An e-commerce site such as Yves Rocher, voted best e-commerce site 2020 by Internet users, embodies this trend. The brand has developed a very simple buying processwhich allows you to find your way around by product, but also by user need. Another commercial site, that of the designer New York textile designer Rebecca Atwood, also builds an innovative user experience. It actually offers the possibility to click to buy. The visitor only has to aim at one of the circles that appear on the products to start the buying process, without any further formality. 

User experience on the e-commerce site Rebecca Atwood
R.Atwood bets on buy-click to boost the UX of his website.

This extraordinarily short purchasing path is combined with a design R. Atwood's e-commerce site features large white space and large typefaces. This no-frills look simplifies navigationNone. widget This minimalism puts the product back at the centre of the e-commerce strategy.

Investing in "social proofs" to optimize the user experience

One of the most marked UX trends on e-commerce sites in recent months is the exploitation of "social proofs" or "social proofs". This strategy is embodied in different ways: 

  •  to value the comments of customers or experts on the products ;
  • recommend to the buyer products similar to his basket under the pretext that people with similar tastes have bought them; 
  • go through a Facebook sync to show the products that the visitor's contacts like;
  • do not charge for delivery ;
  • develop a influence marketing to sponsor the product.

In any case, this UX strategy is particularly relevant to effective for e-businesses that target targeted profiles millenialss.

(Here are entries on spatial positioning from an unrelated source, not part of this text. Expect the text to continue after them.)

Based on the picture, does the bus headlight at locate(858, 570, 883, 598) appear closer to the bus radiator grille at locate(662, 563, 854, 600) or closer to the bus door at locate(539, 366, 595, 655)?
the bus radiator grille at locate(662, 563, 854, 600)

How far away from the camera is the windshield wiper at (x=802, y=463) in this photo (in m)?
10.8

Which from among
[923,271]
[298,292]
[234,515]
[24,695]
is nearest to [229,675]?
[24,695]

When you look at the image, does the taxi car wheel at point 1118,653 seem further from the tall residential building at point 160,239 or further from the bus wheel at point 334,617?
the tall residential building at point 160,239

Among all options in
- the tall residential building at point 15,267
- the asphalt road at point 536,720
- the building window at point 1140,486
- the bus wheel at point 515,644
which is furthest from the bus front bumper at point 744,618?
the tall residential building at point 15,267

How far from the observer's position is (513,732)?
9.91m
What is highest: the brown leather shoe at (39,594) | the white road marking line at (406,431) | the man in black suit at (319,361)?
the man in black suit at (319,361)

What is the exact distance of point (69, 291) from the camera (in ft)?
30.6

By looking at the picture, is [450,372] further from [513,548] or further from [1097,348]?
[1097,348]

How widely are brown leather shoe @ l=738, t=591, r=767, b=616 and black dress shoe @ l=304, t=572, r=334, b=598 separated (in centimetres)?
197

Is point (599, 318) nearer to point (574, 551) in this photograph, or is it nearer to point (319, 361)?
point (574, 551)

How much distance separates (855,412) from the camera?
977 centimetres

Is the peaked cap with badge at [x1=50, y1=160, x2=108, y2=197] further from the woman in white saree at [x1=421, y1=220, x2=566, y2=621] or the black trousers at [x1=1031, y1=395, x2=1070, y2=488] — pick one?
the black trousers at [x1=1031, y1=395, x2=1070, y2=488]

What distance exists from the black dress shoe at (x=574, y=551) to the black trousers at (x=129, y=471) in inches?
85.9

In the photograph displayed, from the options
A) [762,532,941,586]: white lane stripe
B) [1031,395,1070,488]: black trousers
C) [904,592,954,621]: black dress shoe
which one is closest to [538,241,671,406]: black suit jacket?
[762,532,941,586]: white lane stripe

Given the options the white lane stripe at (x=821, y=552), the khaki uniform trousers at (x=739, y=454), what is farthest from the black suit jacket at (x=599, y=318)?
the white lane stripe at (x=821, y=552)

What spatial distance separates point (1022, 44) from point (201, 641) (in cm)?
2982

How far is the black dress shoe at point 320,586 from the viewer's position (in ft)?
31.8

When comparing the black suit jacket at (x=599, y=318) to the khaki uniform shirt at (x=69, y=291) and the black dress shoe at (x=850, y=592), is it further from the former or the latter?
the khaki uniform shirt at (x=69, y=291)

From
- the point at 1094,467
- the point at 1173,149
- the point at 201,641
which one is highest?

This audience often shows uncertainty when making a purchase, while being easily influenced by the popularity of a product. According to the BrightLocal Consumer Review conducted in 2018, 95% of 18-35 year olds actually read customer reviews before trusting a business.

This "social proof" marketing logic is massively invested by a recent e-commerce site, "Slimiies". This manufacturer of slimming girdles has capitalized on many partnerships with Instagram influencers The home page of the site highlights the photographs of the influencers and customers who testify in favour of the product. The e-commerce site has also taken care to highlight the references it has received in women's magazines.

Social proof to boost the user experience on the Slimiies site
The e-commerce site Slimiies plays the social marketing proof card to boost its sales.

Have also: How to make a difference in e-commerce in 2020?